Août 2019. Miljacka | Cetina Glavas & Gospodska (Balkans) : camp souterrain post siphon. Plus d’un kilomètre de premières.
Septembre 2019. Dragon breath Hole (Namibie) : plongées profondes.
D’autres projets d’envergure sont actuellement dans les tuyaux : notre marseillais au nom imprononçable n’a pas fini de nous étonner !
Les précédents records d’altitude
- La première plongée en très haute altitude a été réalisée par Cousteau en 1968 lors de sa fameuse expédition au lac Titicaca, en Bolivie, à 3810 m.
- En 1988, la Marine indienne a effectué quelques plongées au nord du Ladakh dans le lac Pangong Tso, à 4328 m d’altitude.
- C’est en 1989 qu’une expédition anglaise a plongé dans des lacs au Népal à 4877 m utilisant soit un mélange Nitrox soit de l’oxygène.

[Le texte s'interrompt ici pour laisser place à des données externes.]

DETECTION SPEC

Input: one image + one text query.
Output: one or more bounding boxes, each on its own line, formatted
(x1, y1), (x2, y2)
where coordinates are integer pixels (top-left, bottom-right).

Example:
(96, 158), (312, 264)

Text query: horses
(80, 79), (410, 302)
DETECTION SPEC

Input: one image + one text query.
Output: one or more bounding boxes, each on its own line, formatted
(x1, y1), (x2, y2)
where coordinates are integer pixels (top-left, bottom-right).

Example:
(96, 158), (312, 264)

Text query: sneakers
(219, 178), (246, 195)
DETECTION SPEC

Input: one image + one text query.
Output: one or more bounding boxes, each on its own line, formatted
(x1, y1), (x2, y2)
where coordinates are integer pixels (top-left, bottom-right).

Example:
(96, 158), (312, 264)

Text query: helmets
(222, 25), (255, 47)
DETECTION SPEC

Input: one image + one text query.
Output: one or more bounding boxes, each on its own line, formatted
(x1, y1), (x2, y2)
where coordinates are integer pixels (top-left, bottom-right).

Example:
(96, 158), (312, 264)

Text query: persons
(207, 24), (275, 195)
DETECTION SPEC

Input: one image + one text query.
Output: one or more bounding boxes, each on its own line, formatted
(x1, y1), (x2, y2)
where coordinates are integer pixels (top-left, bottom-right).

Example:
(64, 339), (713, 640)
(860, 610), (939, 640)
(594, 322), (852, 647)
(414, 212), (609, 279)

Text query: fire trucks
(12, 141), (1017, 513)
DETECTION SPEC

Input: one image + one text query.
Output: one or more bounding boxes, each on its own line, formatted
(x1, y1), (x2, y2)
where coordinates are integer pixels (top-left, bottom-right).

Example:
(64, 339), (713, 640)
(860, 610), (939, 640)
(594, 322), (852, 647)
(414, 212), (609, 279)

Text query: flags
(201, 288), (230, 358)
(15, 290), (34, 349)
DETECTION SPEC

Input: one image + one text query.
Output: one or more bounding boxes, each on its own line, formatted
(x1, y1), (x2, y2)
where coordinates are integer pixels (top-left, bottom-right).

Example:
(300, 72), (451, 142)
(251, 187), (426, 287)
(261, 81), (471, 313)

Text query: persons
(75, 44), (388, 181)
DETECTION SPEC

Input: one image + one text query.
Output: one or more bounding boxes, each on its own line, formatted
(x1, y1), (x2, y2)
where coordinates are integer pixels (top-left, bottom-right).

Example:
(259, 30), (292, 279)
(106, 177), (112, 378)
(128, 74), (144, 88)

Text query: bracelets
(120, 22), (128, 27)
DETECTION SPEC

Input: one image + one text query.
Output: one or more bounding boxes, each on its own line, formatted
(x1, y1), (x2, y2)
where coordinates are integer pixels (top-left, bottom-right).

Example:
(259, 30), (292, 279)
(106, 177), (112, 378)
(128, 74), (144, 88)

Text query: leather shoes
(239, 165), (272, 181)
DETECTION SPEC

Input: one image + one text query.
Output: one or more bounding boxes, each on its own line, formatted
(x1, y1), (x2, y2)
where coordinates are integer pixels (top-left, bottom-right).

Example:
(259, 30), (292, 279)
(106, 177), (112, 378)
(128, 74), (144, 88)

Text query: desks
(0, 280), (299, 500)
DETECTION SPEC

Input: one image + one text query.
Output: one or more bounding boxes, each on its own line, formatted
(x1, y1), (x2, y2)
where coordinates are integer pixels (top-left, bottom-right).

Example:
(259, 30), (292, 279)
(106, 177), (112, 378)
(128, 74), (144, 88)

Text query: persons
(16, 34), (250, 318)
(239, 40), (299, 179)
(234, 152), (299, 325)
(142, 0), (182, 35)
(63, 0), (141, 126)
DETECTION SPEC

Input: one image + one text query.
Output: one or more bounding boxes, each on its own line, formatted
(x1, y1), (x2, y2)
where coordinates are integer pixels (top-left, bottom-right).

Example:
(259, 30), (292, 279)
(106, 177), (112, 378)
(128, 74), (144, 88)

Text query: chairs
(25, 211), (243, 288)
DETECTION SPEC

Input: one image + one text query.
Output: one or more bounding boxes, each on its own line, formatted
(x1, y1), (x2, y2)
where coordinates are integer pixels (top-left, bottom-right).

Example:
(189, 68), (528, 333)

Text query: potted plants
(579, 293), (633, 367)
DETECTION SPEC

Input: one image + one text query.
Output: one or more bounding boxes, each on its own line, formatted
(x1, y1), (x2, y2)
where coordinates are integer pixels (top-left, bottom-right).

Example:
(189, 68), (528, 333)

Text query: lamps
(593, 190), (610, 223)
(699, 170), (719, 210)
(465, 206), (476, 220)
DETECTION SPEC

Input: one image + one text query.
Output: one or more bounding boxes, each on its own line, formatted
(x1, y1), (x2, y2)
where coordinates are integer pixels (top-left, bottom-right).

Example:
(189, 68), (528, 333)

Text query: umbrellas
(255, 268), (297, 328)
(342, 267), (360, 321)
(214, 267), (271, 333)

- Deux médecins français ont également réussi des plongées en altitude : Alain Gleises en 1992 dans le Dolpo au Népal (Himalaya) avec une plongée à l’air à 4400 m et Jean-Claude Le Pechon en 1993 au Chili avec une plongée à l’air et au Nitrox à 4500 m.
- En l’an 2000, des plongeurs genevois ont établi un nouveau record en plongeant à 13m de profondeur dans deux lacs du Népal : Gyazumbha II (5170 m) et Gyazumbha VI (5.523 m).